Passengers on Air New Zealand flights were today asked to submit to having more than their luggage weighed before take-off.
Travellers were told that they needed to have themselves weighed as well.
Broadcaster Hilary Barry shared her own experience, tweeting that the experience was "not ideal".
Air New Zealand Chief Operational Integrity Officer Captain David Morgan told the Herald that it was a regulatory requirement.
"A customer and crew weight survey is completed every five years to meet regulatory requirements," he said.
"In order to fly safely and efficiently, we need to calculate the weight, balance and fuel requirements of each and every flight ahead of take-off. To do this, we need to know the average weight of our passengers, crew and cabin baggage.
"All data is collected anonymously and results cannot be seen by the data collection team or other customers. Although participating is not compulsory, we do really appreciate our customers helping out."
Kiwis took to social media to share their views on Air New Zealand's weigh day, with a number sharing mixed views.
"Funny. That is approximately how often I weigh myself," one joked.
Another added: "It genuinely wouldn't be embarrassing at all if society wasn't so fatphobic."
A third said: "Happens in the UK as well. In the UK no one sees the person's weight. It is to keep up with the full weight of a plane to ensure that safety is maintained.
"Can't see an issue. Makes me feel comfortable that safety issues are maintained. Well done Air NZ."
It's not the first time this has happened around the world.

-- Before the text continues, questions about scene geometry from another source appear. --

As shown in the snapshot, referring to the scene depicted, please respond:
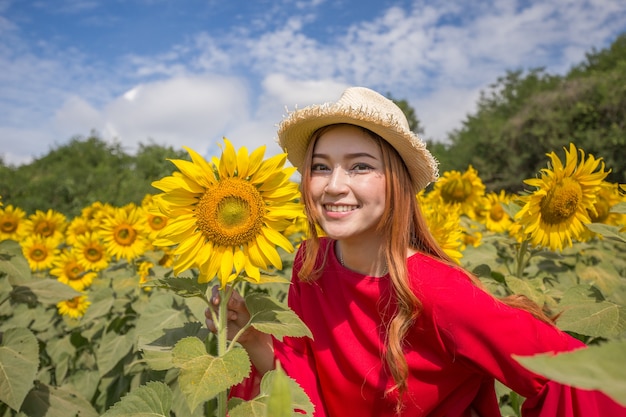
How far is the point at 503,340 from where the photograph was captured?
166 cm

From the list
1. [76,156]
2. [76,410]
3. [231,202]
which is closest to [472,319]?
[231,202]

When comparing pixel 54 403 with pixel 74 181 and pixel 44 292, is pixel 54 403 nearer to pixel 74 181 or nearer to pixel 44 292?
pixel 44 292

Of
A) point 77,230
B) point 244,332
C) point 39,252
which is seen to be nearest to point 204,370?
point 244,332

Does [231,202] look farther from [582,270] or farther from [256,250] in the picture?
[582,270]

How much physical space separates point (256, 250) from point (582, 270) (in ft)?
7.43

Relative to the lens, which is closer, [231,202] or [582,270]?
[231,202]

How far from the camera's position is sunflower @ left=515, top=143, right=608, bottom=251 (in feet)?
8.48

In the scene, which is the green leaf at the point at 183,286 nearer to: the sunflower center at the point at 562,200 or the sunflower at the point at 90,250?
the sunflower center at the point at 562,200

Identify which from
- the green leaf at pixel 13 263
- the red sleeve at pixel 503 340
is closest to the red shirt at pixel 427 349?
the red sleeve at pixel 503 340

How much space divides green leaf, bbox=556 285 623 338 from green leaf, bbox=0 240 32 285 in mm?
2474

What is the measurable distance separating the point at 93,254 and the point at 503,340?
4.16 m

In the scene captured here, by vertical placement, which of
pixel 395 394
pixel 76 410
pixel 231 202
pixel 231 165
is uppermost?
pixel 231 165

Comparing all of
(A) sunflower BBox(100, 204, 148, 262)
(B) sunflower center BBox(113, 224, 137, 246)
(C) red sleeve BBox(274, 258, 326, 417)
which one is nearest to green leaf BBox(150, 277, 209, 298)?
(C) red sleeve BBox(274, 258, 326, 417)

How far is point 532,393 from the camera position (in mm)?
1692
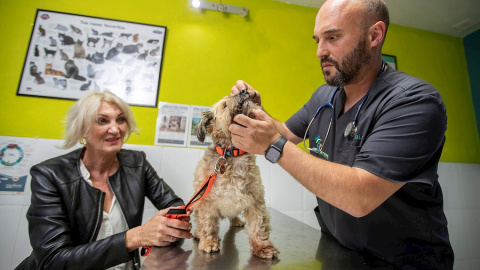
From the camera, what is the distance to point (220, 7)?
8.91 feet

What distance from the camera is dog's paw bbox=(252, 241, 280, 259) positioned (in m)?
1.11

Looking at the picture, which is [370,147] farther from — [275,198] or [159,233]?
[275,198]

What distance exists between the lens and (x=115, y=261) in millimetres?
1295

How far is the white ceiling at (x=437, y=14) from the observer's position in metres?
2.90

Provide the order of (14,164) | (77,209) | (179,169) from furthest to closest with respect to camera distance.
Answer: (179,169), (14,164), (77,209)

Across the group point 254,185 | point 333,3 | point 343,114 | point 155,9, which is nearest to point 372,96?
point 343,114

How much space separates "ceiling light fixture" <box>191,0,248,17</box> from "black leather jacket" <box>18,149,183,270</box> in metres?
1.86

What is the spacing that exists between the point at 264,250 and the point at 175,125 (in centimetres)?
169

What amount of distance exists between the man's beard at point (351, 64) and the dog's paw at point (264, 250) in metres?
0.95

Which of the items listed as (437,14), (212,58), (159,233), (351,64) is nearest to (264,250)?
(159,233)

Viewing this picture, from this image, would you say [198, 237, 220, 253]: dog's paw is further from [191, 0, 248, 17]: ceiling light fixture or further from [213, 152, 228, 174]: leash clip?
[191, 0, 248, 17]: ceiling light fixture

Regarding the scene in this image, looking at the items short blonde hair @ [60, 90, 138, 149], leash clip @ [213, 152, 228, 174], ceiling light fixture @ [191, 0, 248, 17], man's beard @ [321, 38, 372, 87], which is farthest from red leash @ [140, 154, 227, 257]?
ceiling light fixture @ [191, 0, 248, 17]

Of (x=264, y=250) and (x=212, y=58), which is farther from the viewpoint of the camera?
(x=212, y=58)

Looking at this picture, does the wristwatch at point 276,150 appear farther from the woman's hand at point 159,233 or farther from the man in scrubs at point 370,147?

In 2016, Hawaiian Airlines requested passengers step on the scales prior to boarding as part of a wider survey so staff could assess where they're best seated in the aircraft.
The policy emerged publicly after two American Samoan businessmen complained to the US Transportation Department that Hawaiin Airlines had forced them to take to the scales prior to their flight from American Samoa to Honolulu.
The airline insisted the process was necessary because the Boeing 767 aircraft it used on that particular journey required an even distribution of weight.
Scandinavian airline Finnair has been weighing passengers since 2017, stating that it's purely for research purposes.
Uzbekistan Airways also require passengers to step on the scales, in an effort to "ensure flight safety".